3        Les produits pour lesquels l’enregistrement a été demandé relèvent des classes 5, 24 et 25 au sens de l’arrangement de Nice concernant la classification internationale des produits et des services aux fins de l’enregistrement des marques, du 15 juin 1957, tel que révisé et modifié, et correspondent, pour chacune de ces classes, à la description suivante :

–        classe 5 : « Culottes hygiéniques ; serviettes hygiéniques ; tampons pour la menstruation ; bandes hygiéniques » ;

–        classe 24 : « Tissus et produits textiles à usage médical ou vétérinaires » ;

–        classe 25 : « Bonneterie ; lingerie de corps ; slips ; sous-vêtements ».

4        La demande de marque communautaire a été publiée au Bulletin des marques communautaires nº 2009/16, du 4 mai 2009.

5        Le 3 août 2009, la requérante, Paul Hartmann AG, a formé opposition, au titre de l’article 41 du règlement nº 207/2009, à l’enregistrement de la marque demandée pour les produits visés au point 3 ci-dessus.

6        L’opposition était fondée sur les droits antérieurs suivants :

–        la marque communautaire verbale Dignity, déposée le 3 décembre 2008 et enregistrée le 5 avril 2011, sous le numéro 7436603, pour les « produits hygiéniques à usage médical ; emplâtres, matériel pour pansements ; désinfectants ; couches, serviettes pour langes, couches-culottes et modèles absorbants, composés essentiellement de papier, cellulose ou autres matières fibreuses en tant qu’articles jetables ; couches-culottes, tissées et/ou tricotées en textile ou composées de cellulose, pour la fixation de modèles absorbants, tous les articles précités pour les soins aux incontinents », relevant de la classe 5, et pour les « articles orthopédiques ; matériel de suture ; alèses et draps pour incontinents », relevant de la classe 10 ;

–        la marque allemande verbale Dignity, déposée le 9 décembre 2008 et enregistrée le 2 avril 2009, sous le numéro 302008076849.5/05, pour les mêmes produits que ceux couverts par ladite marque communautaire, relevant des classes 5 et 10.

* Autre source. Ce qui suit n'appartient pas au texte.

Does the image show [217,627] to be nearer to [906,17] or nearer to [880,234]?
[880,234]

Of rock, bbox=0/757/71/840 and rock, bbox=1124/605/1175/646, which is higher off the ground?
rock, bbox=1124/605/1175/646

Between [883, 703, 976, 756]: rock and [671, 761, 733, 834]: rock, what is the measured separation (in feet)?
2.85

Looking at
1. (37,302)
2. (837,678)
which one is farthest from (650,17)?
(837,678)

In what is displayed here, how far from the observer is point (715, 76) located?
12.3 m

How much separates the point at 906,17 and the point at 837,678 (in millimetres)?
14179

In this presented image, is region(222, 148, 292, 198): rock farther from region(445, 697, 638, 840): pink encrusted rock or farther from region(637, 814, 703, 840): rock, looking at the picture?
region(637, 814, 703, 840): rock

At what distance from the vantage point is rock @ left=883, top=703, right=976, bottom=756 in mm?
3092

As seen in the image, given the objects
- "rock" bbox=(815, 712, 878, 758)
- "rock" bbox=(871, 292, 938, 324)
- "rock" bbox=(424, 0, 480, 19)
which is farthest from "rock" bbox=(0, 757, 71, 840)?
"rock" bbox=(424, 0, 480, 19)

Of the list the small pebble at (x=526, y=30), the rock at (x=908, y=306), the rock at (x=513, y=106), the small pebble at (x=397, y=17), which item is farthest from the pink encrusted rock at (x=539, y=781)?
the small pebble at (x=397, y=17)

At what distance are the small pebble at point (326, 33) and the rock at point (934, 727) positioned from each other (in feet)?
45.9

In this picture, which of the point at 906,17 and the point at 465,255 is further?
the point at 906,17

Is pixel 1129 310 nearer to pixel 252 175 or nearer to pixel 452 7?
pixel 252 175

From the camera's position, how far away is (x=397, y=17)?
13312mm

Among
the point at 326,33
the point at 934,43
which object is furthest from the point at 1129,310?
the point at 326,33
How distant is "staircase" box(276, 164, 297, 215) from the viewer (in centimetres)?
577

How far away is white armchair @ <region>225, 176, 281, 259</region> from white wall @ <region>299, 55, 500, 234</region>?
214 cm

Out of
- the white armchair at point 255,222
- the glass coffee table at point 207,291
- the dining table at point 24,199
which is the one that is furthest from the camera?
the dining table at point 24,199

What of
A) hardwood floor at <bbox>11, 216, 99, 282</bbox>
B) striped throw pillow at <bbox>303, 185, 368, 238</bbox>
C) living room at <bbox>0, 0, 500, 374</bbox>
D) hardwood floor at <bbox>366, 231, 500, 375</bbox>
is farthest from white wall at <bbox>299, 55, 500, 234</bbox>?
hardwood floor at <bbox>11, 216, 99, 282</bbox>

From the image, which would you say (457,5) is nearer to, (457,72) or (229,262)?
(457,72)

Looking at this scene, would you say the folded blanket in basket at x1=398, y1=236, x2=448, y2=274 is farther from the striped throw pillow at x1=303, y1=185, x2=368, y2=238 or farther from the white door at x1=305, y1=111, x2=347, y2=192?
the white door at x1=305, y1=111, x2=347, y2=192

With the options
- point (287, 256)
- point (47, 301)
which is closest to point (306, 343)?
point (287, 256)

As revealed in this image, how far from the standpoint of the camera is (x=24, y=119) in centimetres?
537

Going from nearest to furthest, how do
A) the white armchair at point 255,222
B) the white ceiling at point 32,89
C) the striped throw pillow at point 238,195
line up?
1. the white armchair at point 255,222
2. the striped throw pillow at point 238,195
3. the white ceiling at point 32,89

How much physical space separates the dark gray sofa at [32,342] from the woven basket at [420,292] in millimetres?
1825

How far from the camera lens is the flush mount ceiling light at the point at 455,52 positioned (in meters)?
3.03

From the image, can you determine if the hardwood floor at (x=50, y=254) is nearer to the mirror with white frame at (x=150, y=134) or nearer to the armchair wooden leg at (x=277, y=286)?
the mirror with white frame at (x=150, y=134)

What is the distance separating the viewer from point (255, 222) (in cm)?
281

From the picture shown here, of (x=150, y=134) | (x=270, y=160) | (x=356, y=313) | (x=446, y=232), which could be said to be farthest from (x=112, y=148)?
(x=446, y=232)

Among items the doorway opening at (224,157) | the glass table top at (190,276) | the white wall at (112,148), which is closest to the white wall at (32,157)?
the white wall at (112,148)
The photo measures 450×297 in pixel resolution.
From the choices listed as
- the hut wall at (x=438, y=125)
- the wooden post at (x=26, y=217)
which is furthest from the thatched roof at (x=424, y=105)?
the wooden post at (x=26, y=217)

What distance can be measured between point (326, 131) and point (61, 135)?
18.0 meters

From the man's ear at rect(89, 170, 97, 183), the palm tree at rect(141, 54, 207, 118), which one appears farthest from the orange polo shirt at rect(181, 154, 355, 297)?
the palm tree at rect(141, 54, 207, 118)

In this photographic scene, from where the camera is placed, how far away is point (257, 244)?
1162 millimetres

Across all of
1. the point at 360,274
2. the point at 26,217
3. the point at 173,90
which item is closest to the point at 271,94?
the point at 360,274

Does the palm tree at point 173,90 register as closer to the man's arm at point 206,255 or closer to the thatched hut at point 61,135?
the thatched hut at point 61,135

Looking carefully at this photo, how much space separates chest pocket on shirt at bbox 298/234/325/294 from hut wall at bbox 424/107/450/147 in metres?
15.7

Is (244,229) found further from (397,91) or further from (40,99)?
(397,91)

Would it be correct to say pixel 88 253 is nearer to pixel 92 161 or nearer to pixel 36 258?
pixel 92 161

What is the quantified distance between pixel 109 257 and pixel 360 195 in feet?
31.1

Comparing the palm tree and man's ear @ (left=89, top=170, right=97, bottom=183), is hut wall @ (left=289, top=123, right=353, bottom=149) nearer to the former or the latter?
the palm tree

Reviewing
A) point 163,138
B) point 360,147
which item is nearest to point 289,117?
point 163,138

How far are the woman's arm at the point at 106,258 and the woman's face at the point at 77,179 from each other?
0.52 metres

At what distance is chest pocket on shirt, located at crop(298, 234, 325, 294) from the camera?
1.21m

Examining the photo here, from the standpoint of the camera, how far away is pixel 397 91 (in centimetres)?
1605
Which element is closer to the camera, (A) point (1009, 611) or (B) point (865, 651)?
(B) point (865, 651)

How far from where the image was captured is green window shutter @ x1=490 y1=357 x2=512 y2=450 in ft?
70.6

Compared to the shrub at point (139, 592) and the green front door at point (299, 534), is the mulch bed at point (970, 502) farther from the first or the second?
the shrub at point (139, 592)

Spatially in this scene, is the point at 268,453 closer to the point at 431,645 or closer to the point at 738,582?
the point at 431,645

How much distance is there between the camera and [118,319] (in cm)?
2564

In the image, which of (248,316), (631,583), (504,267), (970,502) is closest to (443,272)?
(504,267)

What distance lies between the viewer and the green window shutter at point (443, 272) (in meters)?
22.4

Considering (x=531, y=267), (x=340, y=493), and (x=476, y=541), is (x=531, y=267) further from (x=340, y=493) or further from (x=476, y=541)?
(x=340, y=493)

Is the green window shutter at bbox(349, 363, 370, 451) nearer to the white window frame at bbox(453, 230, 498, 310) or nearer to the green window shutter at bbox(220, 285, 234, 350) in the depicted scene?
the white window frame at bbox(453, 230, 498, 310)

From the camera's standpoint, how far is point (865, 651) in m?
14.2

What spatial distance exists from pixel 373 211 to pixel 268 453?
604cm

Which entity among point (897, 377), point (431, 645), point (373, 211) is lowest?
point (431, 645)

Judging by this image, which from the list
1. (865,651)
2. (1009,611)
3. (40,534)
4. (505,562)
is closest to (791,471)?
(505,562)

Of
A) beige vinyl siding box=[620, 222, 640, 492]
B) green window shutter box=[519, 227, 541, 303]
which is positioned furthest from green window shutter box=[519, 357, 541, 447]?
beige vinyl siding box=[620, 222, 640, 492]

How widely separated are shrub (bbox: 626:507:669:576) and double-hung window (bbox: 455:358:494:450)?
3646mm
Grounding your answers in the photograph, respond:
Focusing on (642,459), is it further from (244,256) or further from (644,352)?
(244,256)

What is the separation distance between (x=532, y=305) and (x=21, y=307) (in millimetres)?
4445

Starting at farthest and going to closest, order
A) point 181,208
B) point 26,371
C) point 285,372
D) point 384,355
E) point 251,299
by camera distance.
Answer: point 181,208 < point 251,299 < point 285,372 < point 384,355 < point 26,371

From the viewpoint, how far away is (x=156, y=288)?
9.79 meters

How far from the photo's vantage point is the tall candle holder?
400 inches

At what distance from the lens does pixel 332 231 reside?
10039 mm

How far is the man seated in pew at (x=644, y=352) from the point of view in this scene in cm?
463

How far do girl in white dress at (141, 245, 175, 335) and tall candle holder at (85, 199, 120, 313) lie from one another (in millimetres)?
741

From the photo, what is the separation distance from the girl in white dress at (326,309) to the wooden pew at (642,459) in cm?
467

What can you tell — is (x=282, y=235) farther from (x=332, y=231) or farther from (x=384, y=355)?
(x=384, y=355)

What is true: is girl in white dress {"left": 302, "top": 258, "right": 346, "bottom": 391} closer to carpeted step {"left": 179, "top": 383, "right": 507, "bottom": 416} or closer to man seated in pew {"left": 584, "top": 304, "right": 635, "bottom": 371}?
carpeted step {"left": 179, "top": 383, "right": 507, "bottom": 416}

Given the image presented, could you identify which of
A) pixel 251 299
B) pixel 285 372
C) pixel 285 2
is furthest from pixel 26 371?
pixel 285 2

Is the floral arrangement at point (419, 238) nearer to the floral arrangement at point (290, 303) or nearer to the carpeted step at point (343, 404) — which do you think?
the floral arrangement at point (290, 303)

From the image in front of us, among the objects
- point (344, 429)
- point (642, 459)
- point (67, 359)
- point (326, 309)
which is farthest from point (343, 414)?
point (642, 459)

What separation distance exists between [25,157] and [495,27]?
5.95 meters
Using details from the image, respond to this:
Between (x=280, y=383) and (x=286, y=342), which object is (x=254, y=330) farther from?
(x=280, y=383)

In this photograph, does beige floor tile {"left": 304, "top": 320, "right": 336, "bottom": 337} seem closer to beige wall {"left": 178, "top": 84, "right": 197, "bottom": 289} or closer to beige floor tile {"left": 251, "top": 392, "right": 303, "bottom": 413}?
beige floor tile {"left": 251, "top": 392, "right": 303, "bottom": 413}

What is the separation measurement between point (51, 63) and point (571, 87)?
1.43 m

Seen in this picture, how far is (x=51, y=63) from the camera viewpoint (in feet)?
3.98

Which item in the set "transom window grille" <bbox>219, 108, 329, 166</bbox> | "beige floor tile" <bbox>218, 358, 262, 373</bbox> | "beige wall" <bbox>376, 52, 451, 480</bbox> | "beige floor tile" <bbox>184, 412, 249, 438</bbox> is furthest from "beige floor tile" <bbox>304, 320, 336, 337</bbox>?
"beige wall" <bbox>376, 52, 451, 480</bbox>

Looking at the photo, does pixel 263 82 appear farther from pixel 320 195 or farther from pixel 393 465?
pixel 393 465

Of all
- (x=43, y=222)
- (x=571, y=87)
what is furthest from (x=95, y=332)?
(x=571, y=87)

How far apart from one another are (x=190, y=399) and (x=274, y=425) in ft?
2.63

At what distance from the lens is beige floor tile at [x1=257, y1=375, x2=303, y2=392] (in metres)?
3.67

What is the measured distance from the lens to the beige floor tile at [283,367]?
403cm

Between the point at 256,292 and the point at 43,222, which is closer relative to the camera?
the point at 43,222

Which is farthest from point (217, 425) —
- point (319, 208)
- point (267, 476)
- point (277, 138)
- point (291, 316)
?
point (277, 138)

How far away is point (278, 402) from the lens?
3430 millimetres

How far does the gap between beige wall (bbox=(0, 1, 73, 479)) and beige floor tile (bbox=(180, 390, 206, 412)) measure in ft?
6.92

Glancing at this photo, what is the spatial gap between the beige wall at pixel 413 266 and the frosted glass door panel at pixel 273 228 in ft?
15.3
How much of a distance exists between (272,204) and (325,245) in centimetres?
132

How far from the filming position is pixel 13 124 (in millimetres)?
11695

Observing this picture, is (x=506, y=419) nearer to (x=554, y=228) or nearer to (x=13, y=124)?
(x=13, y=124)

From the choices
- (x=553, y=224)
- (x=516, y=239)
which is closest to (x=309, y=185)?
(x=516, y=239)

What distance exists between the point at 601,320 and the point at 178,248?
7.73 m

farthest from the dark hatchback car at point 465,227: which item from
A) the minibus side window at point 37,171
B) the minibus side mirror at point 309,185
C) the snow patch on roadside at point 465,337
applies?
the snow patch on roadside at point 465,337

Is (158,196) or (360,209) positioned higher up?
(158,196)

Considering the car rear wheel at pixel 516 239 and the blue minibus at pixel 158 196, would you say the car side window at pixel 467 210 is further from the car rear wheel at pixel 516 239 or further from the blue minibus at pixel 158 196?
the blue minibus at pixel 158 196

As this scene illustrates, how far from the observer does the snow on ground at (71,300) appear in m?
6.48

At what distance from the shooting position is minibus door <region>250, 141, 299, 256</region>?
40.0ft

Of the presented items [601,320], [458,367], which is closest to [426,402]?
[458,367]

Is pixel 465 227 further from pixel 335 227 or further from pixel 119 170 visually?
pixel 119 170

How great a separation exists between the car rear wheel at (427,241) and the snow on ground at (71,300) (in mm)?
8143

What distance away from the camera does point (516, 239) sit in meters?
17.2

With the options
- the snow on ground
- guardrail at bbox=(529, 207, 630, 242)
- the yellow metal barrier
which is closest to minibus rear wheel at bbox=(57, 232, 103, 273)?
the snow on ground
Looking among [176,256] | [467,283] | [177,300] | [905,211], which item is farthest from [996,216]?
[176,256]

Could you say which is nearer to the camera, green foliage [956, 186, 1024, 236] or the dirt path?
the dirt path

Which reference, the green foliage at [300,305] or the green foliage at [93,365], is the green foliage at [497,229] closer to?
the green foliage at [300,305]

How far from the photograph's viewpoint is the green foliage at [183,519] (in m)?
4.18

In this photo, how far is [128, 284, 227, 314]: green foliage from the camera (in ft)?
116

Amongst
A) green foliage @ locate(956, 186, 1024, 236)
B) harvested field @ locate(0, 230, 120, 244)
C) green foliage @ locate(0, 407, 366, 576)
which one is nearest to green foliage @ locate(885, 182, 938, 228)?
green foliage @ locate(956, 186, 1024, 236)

7        Les motifs invoqués à l’appui de l’opposition étaient ceux visés à l’article 8, paragraphe 1, sous b), du règlement nº 207/2009.

8        Le 18 mai 2010, la division d’opposition a partiellement fait droit à l’opposition en ce qui concerne les produits relevant des classes 5 et 24 visés par la demande d’enregistrement. En revanche, elle a rejeté l’opposition pour les produits « bonneterie ; lingerie de corps ; slips ; sous-vêtements » relevant de la classe 25, en estimant que ceux-ci n’étaient pas semblables aux produits visés par les marques antérieures.

9        Le 28 juin 2010, la requérante a formé un recours auprès de l’OHMI, au titre des articles 58 à 64 du règlement nº 207/2009, contre la décision de la division d’opposition.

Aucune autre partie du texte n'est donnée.